NEGERI MASKULIN #30DaysWritingChallenge


Alkisah di sebuah negeri, hiduplah sekelompok manusia yang terdiri dari beberapa orang laki-laki dan beberapa orang perempuan. Kelompok tersebut diketuai oleh salah seorang laki-laki di antara mereka. Sang ketua yang mengaku telah memiliki banyak prestasi dan pencapaian, selalu menganggap dirinya lebih tinggi dan lebih pintar dari siapapun yang ada di negeri itu. Sampai-sampai, ia merasa berhak mengatur semua bawahannya sesuai dengan keinginannya. Jika ada yang melanggarnya, maka tak segan-segan ia mendepak orang itu dari kelompoknya.

Sang ketua yang merasa paling pintar dan tinggi hati itu sangat amat seksis dan misoginis. Perlakuannya terhadap laki-laki dan perempuan amatlah berbeda. Sebagai laki-laki, ia cenderung lebih membela kepentingan kaumnya saja. Oleh karena itu, sedemikian rupa ia mengatur kelompoknya agar perempuan tidak terlalu menonjol dari laki-laki. Perempuan hanya boleh beraktivitas di bawah komando dan kontrol laki-laki. Kalau tidak, maka habislah riwayat si perempuan tersebut.

Banyak di antara anak buahnya yang laki-laki memanfaatkan celah itu. Dengan cerdik, mereka menggunakan itu untuk lari dari tanggung jawab pekerjaan yang seharusnya dibebankan pada mereka. Masing-masing mereka dengan lihai mencari-cari alasan pada sang ketua. Sang ketua yang dihimpit oleh kekuasaan sekaligus tanggung jawab akhirnya tidak punya pilihan lain selain memanfaatkan anak buahnya yang tersisa. Mereka yang tersisa adalah mereka yang sadar akan tanggung jawab, yang berada di dalam kelompok itu karena terpaksa, dan yang memiliki banyak tanggungan lain sehingga membutuhkan sumber penghidupan dan tidak punya pilihan lain selain menuruti perintah sang ketua. Dan sayangnya, kebanyakan dari mereka adalah perempuan.
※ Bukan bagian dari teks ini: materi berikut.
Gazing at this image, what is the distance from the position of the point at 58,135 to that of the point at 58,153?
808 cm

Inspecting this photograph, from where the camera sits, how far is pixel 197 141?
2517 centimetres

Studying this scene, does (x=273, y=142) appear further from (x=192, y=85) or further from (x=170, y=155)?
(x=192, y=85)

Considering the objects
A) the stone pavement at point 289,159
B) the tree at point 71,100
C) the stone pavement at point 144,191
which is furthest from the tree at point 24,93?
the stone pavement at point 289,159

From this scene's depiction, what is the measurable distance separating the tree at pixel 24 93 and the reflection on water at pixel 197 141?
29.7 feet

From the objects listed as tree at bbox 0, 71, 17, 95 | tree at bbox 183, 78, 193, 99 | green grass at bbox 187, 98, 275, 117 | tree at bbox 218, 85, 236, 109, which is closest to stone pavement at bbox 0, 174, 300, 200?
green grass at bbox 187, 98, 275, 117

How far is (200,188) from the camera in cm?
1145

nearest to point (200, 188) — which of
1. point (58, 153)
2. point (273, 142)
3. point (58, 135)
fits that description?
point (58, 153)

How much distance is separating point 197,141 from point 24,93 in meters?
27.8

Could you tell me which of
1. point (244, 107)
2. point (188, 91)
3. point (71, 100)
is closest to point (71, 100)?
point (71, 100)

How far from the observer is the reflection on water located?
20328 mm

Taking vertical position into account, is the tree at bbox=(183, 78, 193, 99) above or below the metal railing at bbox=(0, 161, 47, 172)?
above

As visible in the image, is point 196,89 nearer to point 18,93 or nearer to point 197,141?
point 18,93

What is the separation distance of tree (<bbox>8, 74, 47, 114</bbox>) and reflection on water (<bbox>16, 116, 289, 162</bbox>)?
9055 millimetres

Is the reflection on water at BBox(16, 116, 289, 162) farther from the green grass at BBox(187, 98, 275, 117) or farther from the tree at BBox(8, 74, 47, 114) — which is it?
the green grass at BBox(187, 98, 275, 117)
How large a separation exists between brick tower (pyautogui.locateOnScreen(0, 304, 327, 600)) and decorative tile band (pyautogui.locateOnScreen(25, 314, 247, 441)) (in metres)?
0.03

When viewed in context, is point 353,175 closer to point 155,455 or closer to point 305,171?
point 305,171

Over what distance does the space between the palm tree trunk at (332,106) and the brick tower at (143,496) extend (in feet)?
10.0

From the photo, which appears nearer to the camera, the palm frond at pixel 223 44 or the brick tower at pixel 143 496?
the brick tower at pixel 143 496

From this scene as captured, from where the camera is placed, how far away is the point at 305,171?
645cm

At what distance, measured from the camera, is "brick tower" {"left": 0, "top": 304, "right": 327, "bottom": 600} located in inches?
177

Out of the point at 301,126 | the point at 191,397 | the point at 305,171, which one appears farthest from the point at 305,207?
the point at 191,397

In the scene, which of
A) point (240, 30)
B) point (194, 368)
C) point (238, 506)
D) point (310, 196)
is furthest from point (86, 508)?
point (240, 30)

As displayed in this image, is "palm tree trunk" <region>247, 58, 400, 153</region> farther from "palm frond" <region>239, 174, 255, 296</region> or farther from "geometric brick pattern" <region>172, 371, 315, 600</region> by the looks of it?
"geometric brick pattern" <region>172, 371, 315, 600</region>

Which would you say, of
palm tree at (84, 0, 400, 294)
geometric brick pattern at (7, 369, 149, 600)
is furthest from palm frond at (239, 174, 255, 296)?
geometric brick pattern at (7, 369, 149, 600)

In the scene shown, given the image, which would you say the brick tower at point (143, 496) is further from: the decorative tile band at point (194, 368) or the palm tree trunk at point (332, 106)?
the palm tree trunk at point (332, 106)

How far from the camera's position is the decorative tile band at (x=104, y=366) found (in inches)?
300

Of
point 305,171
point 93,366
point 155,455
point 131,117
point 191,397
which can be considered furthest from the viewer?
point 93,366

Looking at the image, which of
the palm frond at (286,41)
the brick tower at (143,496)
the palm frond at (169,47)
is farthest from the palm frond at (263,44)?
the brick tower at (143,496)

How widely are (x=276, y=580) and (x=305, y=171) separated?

Karena keadaan yang seperti itu, sang ketua yang tidak ingin tercoreng egonya, mau tidak mau harus tetap menjalankan pemerintahan di negeri tersebut. Sebagian besarnya adalah atas perintah dan titah langsung dari dia. Maka ia mulai bermanuver demi keuntungan ia sendiri. Ia mulai mengatur agar yang laki-laki dibiarkan sebebas-bebasnya selama masih dalam kontrol dia, sedangkan yang perempuan didomestikasi dan direduksi kemampuannya.

Para anak buahnya diperlakukan seperti robot dan tidak diberi kesempatan untuk mengasah kreativitasnya. Mungkin sang ketua berpikir, kalau ada yang terlalu kreatif dan menghasilkan prestasi, maka nama orang itu akan bagus, sehingga akan menutupi nama dia yang sudah sangat termasyhur itu. Maka ia tidak akan membiarkan orang itu berkembang dan harus tetap di bawah kontrolnya. Padahal, tidak semua orang seambisius dia. Banyak di antara mereka sebenarnya yang bekerja demi uang dan aktualisasi diri. Urusan prestasi dan pencapaian, itu hanyalah bonus dan secara otomatis akan mengikuti.

Di antara bawahannya yang tersisa dan mayoritas perempuan itu, ada dua perempuan yang tidak ingin dikekang dan diatur oleh sang ketua. Bagi mereka berdua, sang ketua itu tidak lebih dari 'katak dalam tempurung' yang egois dan tidak mau mendengar pendapat orang lain. Dan mereka tidak sudi dikontrol oleh orang seperti itu. Salah seorang dari keduanya akhir memutuskan keluar dari kelompok itu. Ia memilih mempertahankan idealismenya daripada menjadi jongos seseorang yang ia anggap tidak lebih tinggi dari dirinya. Sedangkan rekannya memilih untuk bertahan karena alasan lain, walaupun masih saja harus ‘perang dingin’ dengan sang ketua sampai waktu berakhir.

Di negeri maskulin, tidak ada tempat bagi perempuan. Karena dengan label “maskulin” saja, ketidakadilan itu sudah tampak. Perempuan yang ingin berdaya, tetap akan dibatasi kemampuan dan ruang geraknya, diseragamkan dengan perempuan lain sesuai standar negeri maskulin yang menempatkan perempuan sebagai manusia kelas dua. Kemampuan dan keahlian perempuan dianggap tidak lebih dari sekadar alat untuk mengangkat dan memberi makan ego laki-laki. Di negeri maskulin, nilai kemanusiaan perempuan hanya sebatas itu saja.